TASKS TO CARRY OUT
1 – In the forest damage passage, what do intra-annual satellite image series improve?
2 – Transcribe the forest damage passage from "Spaceborne and aerial" to "of forest damage.".
[START OF SELECTED PASSAGE]
Wind damage to forests and subsequent spruce bark beetle (Ips typographus L.) outbreaks have increased in Central Europe in recent decades [1]. Bark beetle outbreaks are closely related to wind-caused forest damage, and the two factors interact to create wind–bark beetle disturbance systems [2]. There are also connections between bark beetle outbreaks and other forest disturbances related to climate change [3,4]. Rising mean annual temperatures, increases in drought duration and intensity, and shifts in growing seasons increase the risk of forest infestation by bark beetles [5]. To respond to this problem, forest managers require adequate forest management strategies based on knowledge of the forest damage spatial distribution and factors influencing the risk of wind damage and bark beetle dispersal [6]. The understanding of bark beetle dispersal processes and spatial patterns is important for the effective management of infested forests [7]. Forestry decision support systems profit from the integration of high-resolution remote sensing data, forest mapping and field inventories, advances in silviculture and forest ecology, and the use of modern statistical and machine learning approaches [8,9,10].

Spaceborne and aerial images are used to map the spatial and temporal distributions of forest damage caused by wind or bark beetles [11]. Damaged and infested forests are identified, and bark beetle spots are localized by classification of medium- or high-resolution images. Spatial and temporal changes in forest damage over large territories can be detected in time series of satellite images. Intra-annual satellite image series improve the detection of forest disturbance [12]. The derived multi-temporal digital maps of human and natural forest disturbances can be used to study the dynamics of forest damage.

The spatial dispersal of bark beetle infestations is driven by various environmental factors, including solar radiation, temperature, wind speed and direction, precipitation, soil moisture, distance to forest damage areas, spruce age, diameter at breast height, and stocking [13]. Bark beetle outbreaks and the spatial distribution of forest damage are influenced by the spatial structure of bark beetle populations, forest and landscape characteristics, and by factors at a wider, regional-scale [14]. Because the ecological and spatial relationships are complex, the development of a reliable spatial forest damage model (FDM) is a difficult and computationally intensive task.
[END OF SELECTED PASSAGE]
[START OF INFORMATION SUPPLIED]
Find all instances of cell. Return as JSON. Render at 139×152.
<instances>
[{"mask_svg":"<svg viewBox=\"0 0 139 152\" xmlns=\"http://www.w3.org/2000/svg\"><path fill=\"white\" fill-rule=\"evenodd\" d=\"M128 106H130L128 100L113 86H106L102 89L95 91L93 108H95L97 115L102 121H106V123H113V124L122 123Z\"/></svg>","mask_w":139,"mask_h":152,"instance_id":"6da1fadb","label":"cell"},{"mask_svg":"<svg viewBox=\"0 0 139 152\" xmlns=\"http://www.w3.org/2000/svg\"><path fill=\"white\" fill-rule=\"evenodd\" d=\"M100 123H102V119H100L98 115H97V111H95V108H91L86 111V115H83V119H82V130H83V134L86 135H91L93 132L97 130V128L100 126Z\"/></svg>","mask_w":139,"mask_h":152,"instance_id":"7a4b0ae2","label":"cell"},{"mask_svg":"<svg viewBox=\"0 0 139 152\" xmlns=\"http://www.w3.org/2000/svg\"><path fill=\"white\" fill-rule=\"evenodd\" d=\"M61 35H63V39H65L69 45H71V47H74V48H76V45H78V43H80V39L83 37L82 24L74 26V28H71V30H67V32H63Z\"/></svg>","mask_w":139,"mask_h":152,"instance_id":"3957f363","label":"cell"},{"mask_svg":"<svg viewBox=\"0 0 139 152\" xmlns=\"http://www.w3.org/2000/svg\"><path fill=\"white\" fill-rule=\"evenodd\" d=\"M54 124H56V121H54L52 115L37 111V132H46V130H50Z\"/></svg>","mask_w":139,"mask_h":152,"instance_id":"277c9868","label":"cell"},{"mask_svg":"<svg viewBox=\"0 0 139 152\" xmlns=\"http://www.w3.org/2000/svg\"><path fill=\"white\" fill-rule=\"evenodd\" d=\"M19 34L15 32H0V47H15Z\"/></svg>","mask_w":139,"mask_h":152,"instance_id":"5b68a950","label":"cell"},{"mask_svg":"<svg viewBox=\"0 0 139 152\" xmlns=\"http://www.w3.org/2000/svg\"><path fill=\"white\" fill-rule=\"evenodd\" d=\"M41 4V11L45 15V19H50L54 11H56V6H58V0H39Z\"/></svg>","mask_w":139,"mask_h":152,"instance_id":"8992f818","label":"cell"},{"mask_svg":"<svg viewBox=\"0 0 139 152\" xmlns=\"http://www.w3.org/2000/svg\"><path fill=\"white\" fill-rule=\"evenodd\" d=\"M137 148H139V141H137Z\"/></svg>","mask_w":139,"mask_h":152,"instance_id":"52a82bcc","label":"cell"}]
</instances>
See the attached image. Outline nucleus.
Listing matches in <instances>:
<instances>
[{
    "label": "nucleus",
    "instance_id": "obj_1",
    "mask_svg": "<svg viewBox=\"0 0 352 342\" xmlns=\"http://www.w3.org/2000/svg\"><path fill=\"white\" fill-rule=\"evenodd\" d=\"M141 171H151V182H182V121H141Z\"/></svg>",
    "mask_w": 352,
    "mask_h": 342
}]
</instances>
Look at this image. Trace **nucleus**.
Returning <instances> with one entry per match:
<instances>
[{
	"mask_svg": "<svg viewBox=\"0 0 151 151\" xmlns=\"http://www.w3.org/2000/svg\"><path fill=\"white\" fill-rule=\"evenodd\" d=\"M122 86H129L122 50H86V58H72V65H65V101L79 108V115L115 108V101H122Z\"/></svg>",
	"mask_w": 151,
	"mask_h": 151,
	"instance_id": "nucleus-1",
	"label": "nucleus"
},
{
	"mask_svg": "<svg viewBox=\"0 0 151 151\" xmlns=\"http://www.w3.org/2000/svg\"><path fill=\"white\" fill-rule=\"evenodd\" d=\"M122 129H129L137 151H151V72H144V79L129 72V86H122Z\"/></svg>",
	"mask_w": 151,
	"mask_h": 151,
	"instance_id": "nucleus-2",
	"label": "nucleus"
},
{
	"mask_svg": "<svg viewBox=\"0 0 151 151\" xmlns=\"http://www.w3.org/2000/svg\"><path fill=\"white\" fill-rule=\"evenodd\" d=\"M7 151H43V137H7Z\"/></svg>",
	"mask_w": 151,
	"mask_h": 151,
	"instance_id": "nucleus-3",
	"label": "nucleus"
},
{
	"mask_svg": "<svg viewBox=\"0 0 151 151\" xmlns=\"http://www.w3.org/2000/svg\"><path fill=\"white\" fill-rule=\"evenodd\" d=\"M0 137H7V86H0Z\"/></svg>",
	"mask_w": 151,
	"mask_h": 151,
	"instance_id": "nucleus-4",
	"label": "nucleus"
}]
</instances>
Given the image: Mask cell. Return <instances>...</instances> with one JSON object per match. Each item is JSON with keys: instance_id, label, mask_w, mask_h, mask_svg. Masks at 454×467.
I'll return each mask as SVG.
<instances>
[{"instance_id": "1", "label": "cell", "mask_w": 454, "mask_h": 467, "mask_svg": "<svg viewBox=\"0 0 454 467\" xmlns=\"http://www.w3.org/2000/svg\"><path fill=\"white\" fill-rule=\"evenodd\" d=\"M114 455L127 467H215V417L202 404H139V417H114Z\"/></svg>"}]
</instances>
[END OF INFORMATION SUPPLIED]
RESULTS BY TASK
1 – The detection of forest disturbance.

2 –
Spaceborne and aerial images are used to map the spatial and temporal distributions of forest damage caused by wind or bark beetles [11]. Damaged and infested forests are identified, and bark beetle spots are localized by classification of medium- or high-resolution images. Spatial and temporal changes in forest damage over large territories can be detected in time series of satellite images. Intra-annual satellite image series improve the detection of forest disturbance [12]. The derived multi-temporal digital maps of human and natural forest disturbances can be used to study the dynamics of forest damage.